O Dictyostelium discoideum é também um ser primitivo, uma ameba, cujas características sociobiológicas - ou comportamentais no meio ambiente - constituem um modelo privilegiado de sistema para o estudo da ação de substâncias consideradas tanto hormônios quanto proto-hormônios (13):

Em parte pelas condições de crescimento do D. discoideum na natureza serem reproduzíveis in vitro (na presença de bactérias, como a E. coli ou a Aerobacter aerogenes, ou na ausência de bactérias, nas ditas "culturas axênicas" [6]), e

Em parte por seu crescimento ser manipulável in vitro, através de diferentes estímulos e inibições.

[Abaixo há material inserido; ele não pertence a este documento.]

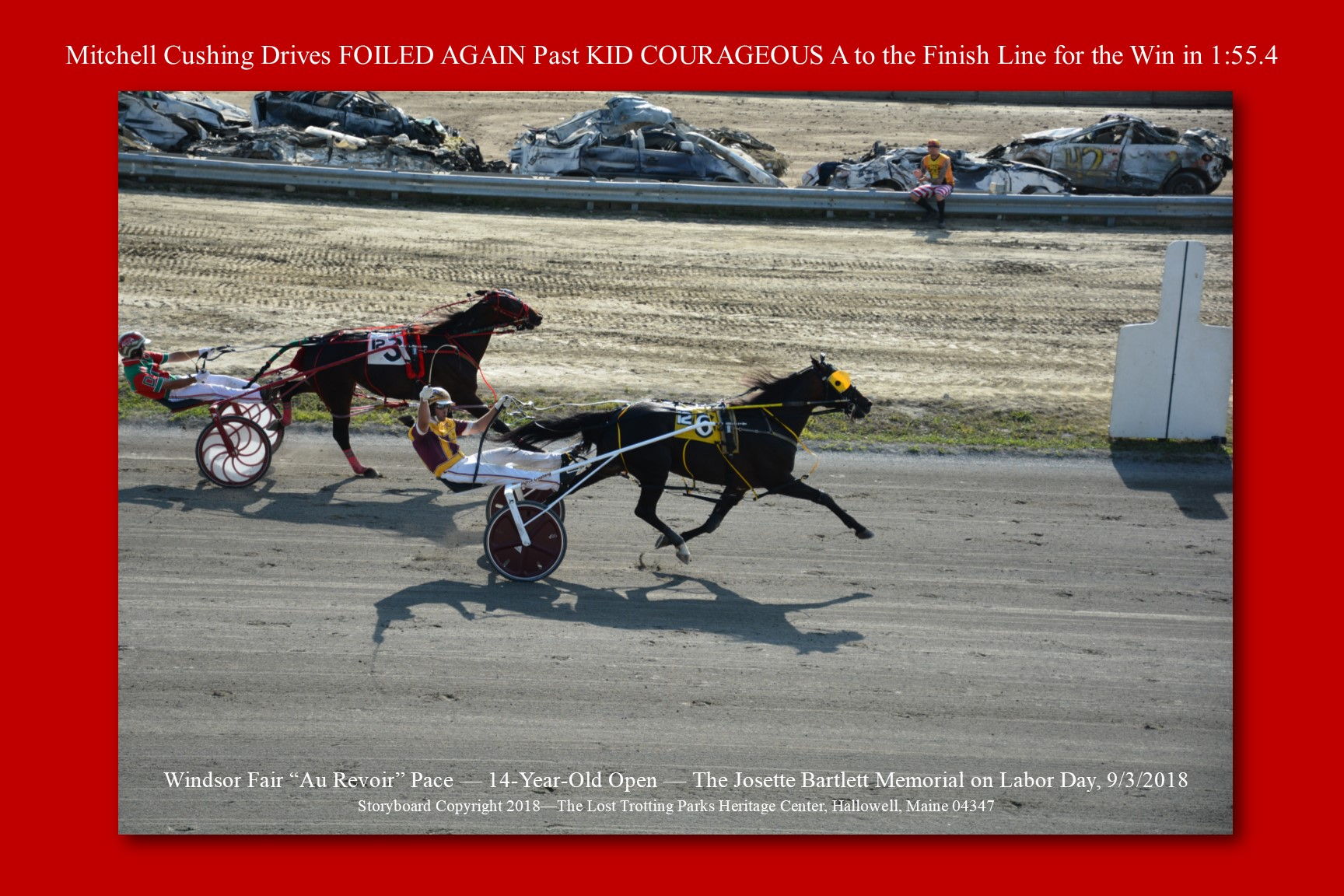 Mitchell Cushing Drives Foiled Again Past Kid Courageous A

Com efeito, na natureza e em condições ótimas, o D. discoideum possui vida livre sob a forma unicelular e alimenta-se de bactérias e fungos, dividindo-se quase de hora em hora; quando esses alimentos exaurem-se, cessa também a divisão celular e o D. discoideum agrega-se a outros de sua espécie, tornando-se aparentemente pluricelular sob a forma de um pseudoplasmódio; o sinal molecular para essa quimiotaxia, para a agregação desses organismos sendo o gradiente extracelular aumentado do AMPc por eles mesmos secretado, indicando a escassez de alimentos no meio (essas alterações morfogênicas "em fases", i.e., de ameba inativa à ameba achatada, em seguida arredondada e depois com pseudópodes prontos para a quimiotaxia, é manipulável in vitro após estímulo com o AMPc, e dessa maneira perfeitamente apreciável em condições experimentais) (3,13,16).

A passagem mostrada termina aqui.